**ASSIGNMENT**.
Copy verbatim the part of the passage about the Miami University play from "Sophomore Maddy Shilts, who" up to and including "Maddy Shilts owned.".

**PASSAGE SHOWN**.
For poltergeist purists eager to pinpoint the show’s accuracy or for newbies who know nothing about Miami’s spiritual surroundings, Henke knows it won’t please everyone.

“I fully expect that we’ll get flack,” she said.

James Taylor, who plays Gabriel Smith, runs through lines

James Taylor, a sophomore mechanical engineering major, practices lines for his performance as underground railroad conductor Gabriel Smith. (Photo by Shavon Anderson)

“That’s part of the battle with writing it,” said sophomore Olivia Gorom, writer and director of the short play "Murder at Reid Hall.” “Who’s going to have a problem with it and why?”

Though the group poured over research, scouring digital archives and combing through online forums, the lines between fact and fiction often get blurred.

“It’s all based on Miami University internet lore,” said Christiana Molldrem Harkulich, visiting assistant professor of theatre. “Certain stories are so well-known, people have their take on what happened.”

Henke stresses the show’s ultimate purpose is highlighting lesser known history, including acts honoring the Myaamia people and the nearby Hopewell Church, which had its place helping escaped slaves on the underground railroad.

“What makes it worth it is the ability to tell those stories and honor these spirits,” she said.

“The Helens”: Defender, Historian, Man-hater

Miss Peabody’s character is portrayed by three separate actresses, representing specific aspects of her personality.

Maddy Shilts stands in costume as Man-hating Helen

Sophomore Maddy Shilts, who plays Man-hating Helen, awaits her cue. (Photo by Shavon Anderson)

Jamie Chmielewski plays Helen the defender. Chmielewski describes her portrayal as deeply connected with people and issues, noting her performance is connected to Oxford’s storied “mental hospital.”

“My Helen is extraordinarily concerned and affected by the suffering and injustice brought before her,” Chmielewski said.

Historic Helen is played by Laura Smith.

“I’m the one with the facts and figures,” Smith said. “Very prim and proper and plucked from the 1890s.”

Smith’s character contrasts Man-hating Helen, a role Maddy Shilts owned.

“Her take on everything is that a lot of these bad things that happen, they’re basically because of the actions of men,” Shilts said. “I have a lot of fun with it.”

**INFORMATION GIVEN**.
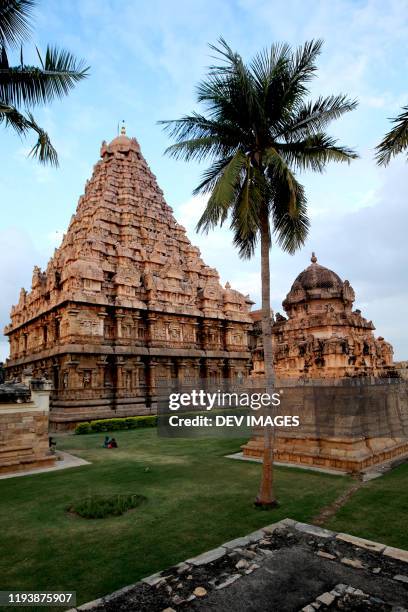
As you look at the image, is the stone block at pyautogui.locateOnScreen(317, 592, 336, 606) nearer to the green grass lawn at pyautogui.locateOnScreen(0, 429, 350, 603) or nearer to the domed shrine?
the green grass lawn at pyautogui.locateOnScreen(0, 429, 350, 603)

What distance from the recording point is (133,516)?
8.94 meters

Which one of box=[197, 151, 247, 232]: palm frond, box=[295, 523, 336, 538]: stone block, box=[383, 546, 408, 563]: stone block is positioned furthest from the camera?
box=[197, 151, 247, 232]: palm frond

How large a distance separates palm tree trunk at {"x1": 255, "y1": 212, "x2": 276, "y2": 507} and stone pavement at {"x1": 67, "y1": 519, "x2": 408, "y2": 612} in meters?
1.95

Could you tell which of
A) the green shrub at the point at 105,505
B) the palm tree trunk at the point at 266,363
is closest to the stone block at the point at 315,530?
the palm tree trunk at the point at 266,363

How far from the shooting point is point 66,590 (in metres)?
5.87

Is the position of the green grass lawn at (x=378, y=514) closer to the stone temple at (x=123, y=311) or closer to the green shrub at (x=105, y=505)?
the green shrub at (x=105, y=505)

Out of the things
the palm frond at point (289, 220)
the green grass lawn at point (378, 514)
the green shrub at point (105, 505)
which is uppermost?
the palm frond at point (289, 220)

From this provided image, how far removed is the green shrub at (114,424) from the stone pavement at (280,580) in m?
20.5

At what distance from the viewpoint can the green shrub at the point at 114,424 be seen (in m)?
25.6

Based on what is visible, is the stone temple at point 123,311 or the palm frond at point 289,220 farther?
the stone temple at point 123,311

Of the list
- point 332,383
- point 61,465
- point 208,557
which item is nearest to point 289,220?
point 332,383

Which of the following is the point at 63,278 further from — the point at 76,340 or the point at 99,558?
the point at 99,558

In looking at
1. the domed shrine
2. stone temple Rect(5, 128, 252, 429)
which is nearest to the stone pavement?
the domed shrine

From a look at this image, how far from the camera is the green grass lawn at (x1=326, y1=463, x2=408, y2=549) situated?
24.3 feet
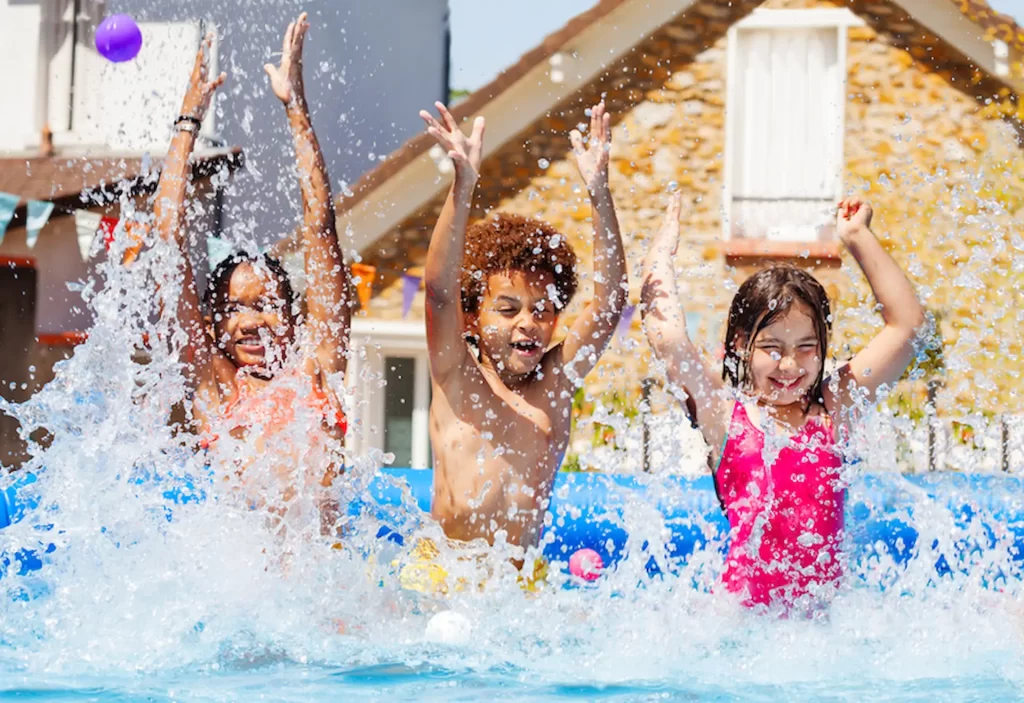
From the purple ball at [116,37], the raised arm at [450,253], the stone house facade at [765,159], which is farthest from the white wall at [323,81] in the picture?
the raised arm at [450,253]

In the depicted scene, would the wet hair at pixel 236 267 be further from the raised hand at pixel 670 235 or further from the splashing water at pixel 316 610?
the raised hand at pixel 670 235

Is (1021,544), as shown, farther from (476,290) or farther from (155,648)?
(155,648)

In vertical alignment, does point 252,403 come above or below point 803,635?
above

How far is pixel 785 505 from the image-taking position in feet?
13.7

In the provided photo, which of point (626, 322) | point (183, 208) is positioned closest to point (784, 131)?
point (626, 322)

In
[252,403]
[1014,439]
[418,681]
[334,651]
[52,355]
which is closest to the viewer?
[418,681]

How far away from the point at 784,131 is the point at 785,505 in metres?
7.83

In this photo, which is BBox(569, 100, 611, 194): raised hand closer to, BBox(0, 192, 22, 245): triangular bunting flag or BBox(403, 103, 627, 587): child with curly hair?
BBox(403, 103, 627, 587): child with curly hair

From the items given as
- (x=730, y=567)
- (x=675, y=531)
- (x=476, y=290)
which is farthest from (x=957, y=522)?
(x=476, y=290)

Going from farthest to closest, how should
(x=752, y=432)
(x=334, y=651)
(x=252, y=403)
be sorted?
(x=252, y=403)
(x=752, y=432)
(x=334, y=651)

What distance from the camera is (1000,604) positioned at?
4.29 metres

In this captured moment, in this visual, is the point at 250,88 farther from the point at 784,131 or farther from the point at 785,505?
the point at 785,505

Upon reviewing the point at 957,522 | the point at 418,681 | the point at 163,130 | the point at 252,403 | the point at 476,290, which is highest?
the point at 163,130

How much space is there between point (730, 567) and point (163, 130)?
1100 cm
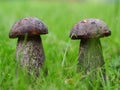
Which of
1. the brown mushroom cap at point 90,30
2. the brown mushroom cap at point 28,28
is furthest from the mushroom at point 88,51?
the brown mushroom cap at point 28,28

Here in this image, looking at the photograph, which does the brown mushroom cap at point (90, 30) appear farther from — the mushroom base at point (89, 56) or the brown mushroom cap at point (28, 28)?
the brown mushroom cap at point (28, 28)

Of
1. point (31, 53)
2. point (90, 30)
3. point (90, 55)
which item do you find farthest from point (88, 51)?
point (31, 53)

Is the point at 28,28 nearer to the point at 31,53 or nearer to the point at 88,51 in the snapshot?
the point at 31,53

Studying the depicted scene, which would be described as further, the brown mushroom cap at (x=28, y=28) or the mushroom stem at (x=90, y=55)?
the mushroom stem at (x=90, y=55)

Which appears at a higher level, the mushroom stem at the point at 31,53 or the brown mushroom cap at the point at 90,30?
the brown mushroom cap at the point at 90,30

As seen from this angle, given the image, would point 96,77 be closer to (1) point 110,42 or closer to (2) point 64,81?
(2) point 64,81

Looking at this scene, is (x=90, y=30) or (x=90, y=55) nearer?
(x=90, y=30)

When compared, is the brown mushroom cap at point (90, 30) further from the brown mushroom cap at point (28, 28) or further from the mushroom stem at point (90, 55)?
the brown mushroom cap at point (28, 28)
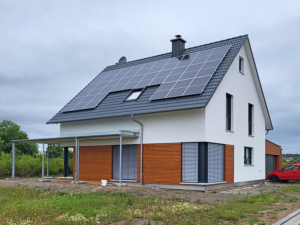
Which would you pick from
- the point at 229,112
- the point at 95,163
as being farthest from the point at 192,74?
the point at 95,163

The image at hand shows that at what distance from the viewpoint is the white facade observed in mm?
14078

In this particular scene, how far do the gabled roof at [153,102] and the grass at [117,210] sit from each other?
14.4ft

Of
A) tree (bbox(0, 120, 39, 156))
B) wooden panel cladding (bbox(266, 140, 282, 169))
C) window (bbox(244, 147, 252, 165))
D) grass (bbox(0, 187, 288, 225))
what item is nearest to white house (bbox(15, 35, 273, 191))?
window (bbox(244, 147, 252, 165))

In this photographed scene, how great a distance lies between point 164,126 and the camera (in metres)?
14.8

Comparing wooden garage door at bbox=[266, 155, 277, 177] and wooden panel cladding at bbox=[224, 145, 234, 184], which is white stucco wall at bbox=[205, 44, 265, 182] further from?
wooden garage door at bbox=[266, 155, 277, 177]

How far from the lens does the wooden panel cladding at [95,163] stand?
16.7 m

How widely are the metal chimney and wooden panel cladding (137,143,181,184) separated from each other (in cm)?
626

**OUTPUT FOR THIS TASK**.
Sophomore Maddy Shilts, who plays Man-hating Helen, awaits her cue. (Photo by Shavon Anderson)

Jamie Chmielewski plays Helen the defender. Chmielewski describes her portrayal as deeply connected with people and issues, noting her performance is connected to Oxford’s storied “mental hospital.”

“My Helen is extraordinarily concerned and affected by the suffering and injustice brought before her,” Chmielewski said.

Historic Helen is played by Laura Smith.

“I’m the one with the facts and figures,” Smith said. “Very prim and proper and plucked from the 1890s.”

Smith’s character contrasts Man-hating Helen, a role Maddy Shilts owned.